Results: Computed tomography of the thorax, upper part of the abdomen, and brain was the most accurate preoperative method to assess tumor resectability (receiver-operating characteristic area: 0.76, 95% confidence intervals: 0.67-0.86, P =.000; accuracy rate: 77%, confidence intervals: 69%-84%). Tissue polypeptide antigen was also predictive for tumor resectability (receiver-operating characteristic area: 0.62, 95% confidence intervals: 0.51-0.73, P =.035; accuracy rate at a threshold level of 110 U/L: 65%, 95% confidence intervals: 56%-73%). Carcinoembryonic antigen was diagnostic only at the extreme values of its distribution (accuracy rate at a level up to 10 ng/mL: 69%, 95% confidence intervals: 60%-77%). The probability of finding resectable disease at the time of the operation increased from 78% (baseline computed tomography-based probability) to 83% when the concentration of tissue polypeptide antigen was lower than 90 U/L and to 85% when the concentration of carcinoembryonic antigen was below 10 ng/mL. The probability of discovering an advanced disease increased from 68% (baseline computed tomography-based probability) to 89% when tissue polypeptide antigen levels were abnormal and to 100% when carcinoembryonic antigen concentrations were higher than 10 ng/mL. Conversely, the predictability of computed tomography was diminished by contrasting biomarker results, requiring further clinical investigations.
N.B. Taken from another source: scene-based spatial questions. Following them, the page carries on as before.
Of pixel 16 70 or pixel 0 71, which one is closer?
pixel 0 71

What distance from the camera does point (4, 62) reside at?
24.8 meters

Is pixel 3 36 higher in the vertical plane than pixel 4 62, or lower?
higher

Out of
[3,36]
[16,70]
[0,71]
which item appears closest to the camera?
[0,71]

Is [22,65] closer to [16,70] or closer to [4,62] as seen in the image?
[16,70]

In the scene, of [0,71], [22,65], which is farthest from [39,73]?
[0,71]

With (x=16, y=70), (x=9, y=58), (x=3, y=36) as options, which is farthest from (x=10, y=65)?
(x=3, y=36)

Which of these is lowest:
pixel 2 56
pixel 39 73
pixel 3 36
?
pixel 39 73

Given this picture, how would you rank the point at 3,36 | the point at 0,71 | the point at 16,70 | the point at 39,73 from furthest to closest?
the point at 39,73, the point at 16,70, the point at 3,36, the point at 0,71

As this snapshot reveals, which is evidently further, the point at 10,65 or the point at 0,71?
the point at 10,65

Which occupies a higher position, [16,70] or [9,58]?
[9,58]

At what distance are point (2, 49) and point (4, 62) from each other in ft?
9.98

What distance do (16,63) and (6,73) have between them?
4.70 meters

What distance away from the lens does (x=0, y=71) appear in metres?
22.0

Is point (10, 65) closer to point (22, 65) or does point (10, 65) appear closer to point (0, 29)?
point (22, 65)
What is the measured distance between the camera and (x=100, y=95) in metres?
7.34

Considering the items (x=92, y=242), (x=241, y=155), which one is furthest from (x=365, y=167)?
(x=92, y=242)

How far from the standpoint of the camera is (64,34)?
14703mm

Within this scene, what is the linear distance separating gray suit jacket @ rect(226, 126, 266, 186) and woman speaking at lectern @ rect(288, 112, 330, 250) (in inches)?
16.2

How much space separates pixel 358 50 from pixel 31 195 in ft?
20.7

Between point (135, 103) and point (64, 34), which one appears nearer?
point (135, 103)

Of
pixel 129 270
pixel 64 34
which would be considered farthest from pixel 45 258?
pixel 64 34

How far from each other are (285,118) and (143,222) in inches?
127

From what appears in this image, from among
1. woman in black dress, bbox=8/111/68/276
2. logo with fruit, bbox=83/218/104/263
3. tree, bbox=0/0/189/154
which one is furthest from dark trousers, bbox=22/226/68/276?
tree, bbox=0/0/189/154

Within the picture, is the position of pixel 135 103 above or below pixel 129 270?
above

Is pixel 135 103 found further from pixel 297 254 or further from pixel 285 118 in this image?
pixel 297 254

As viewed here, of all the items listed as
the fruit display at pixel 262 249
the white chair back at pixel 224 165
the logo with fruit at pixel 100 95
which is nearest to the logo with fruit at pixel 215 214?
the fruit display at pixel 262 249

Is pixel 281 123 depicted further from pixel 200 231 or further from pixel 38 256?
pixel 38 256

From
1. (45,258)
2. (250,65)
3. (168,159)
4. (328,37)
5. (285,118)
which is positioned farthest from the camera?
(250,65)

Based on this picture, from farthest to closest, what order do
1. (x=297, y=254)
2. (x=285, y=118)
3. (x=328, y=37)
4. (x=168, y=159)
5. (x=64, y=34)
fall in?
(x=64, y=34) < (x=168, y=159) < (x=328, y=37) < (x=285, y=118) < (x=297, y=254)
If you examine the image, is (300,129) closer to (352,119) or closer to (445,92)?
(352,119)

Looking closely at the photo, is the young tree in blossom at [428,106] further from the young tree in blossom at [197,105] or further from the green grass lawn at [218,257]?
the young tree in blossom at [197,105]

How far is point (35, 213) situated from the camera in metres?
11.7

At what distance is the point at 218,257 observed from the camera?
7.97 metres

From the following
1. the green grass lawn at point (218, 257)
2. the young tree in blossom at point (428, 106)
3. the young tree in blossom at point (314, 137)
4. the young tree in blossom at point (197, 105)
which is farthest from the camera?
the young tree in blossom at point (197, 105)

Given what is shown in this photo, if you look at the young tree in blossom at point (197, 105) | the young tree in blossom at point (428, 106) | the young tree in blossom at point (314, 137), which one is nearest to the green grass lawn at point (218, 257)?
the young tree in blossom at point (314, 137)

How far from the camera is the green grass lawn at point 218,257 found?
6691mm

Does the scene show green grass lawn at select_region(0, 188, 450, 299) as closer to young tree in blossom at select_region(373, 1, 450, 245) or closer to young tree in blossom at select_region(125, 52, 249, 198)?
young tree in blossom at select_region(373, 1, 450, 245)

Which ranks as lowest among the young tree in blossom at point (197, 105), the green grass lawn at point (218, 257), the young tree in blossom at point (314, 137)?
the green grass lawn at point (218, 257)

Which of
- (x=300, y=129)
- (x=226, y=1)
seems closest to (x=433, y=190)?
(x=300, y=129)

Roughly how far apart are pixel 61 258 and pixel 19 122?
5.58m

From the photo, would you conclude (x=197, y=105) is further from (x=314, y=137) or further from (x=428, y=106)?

Conclusions: Computed tomography remains the gold standard for the preoperative evaluation of non-small cell lung cancer, although it may significantly underestimate the real tumor extension. The addition of the easy and inexpensive tissue polypeptide antigen test (with or without carcinoembryonic antigen) is capable of correcting this underestimation and helps to decide whether to completely rely on computed tomography or order additional clinical investigations.